WHAT IS REQUIRED:
In the records below, locate the line containing "Autismo e psicoterapia"; output that line and every following line through the last, exactly.
---- GIVEN DATA
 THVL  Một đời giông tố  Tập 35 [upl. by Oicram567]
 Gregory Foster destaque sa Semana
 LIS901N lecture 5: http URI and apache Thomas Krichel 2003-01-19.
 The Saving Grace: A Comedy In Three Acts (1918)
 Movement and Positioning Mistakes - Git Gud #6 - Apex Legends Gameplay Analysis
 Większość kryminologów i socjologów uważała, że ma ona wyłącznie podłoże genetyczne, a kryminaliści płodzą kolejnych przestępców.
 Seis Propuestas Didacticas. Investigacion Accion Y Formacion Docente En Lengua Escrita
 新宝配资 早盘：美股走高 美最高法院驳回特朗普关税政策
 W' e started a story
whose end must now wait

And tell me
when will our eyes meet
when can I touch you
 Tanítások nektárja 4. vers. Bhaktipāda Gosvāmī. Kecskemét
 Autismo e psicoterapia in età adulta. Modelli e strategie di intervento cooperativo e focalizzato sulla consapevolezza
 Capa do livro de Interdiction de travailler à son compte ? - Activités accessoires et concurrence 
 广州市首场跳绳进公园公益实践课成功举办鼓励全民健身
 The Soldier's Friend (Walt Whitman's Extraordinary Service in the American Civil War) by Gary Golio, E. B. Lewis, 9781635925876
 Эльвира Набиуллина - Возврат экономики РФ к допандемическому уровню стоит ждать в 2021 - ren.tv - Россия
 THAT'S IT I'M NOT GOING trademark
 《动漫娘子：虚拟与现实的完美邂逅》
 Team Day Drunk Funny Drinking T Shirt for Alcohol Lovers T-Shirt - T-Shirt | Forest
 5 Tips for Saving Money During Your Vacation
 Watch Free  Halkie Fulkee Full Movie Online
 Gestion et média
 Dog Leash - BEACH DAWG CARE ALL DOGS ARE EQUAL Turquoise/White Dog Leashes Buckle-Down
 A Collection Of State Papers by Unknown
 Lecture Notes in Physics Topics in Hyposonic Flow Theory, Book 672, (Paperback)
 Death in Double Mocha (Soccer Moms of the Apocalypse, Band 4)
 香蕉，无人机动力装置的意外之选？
--------
RESPONSE TO THIS TASK:
 Autismo e psicoterapia in età adulta. Modelli e strategie di intervento cooperativo e focalizzato sulla consapevolezza
 Capa do livro de Interdiction de travailler à son compte ? - Activités accessoires et concurrence 
 广州市首场跳绳进公园公益实践课成功举办鼓励全民健身
 The Soldier's Friend (Walt Whitman's Extraordinary Service in the American Civil War) by Gary Golio, E. B. Lewis, 9781635925876
 Эльвира Набиуллина - Возврат экономики РФ к допандемическому уровню стоит ждать в 2021 - ren.tv - Россия
 THAT'S IT I'M NOT GOING trademark
 《动漫娘子：虚拟与现实的完美邂逅》
 Team Day Drunk Funny Drinking T Shirt for Alcohol Lovers T-Shirt - T-Shirt | Forest
 5 Tips for Saving Money During Your Vacation
 Watch Free  Halkie Fulkee Full Movie Online
 Gestion et média
 Dog Leash - BEACH DAWG CARE ALL DOGS ARE EQUAL Turquoise/White Dog Leashes Buckle-Down
 A Collection Of State Papers by Unknown
 Lecture Notes in Physics Topics in Hyposonic Flow Theory, Book 672, (Paperback)
 Death in Double Mocha (Soccer Moms of the Apocalypse, Band 4)
 香蕉，无人机动力装置的意外之选？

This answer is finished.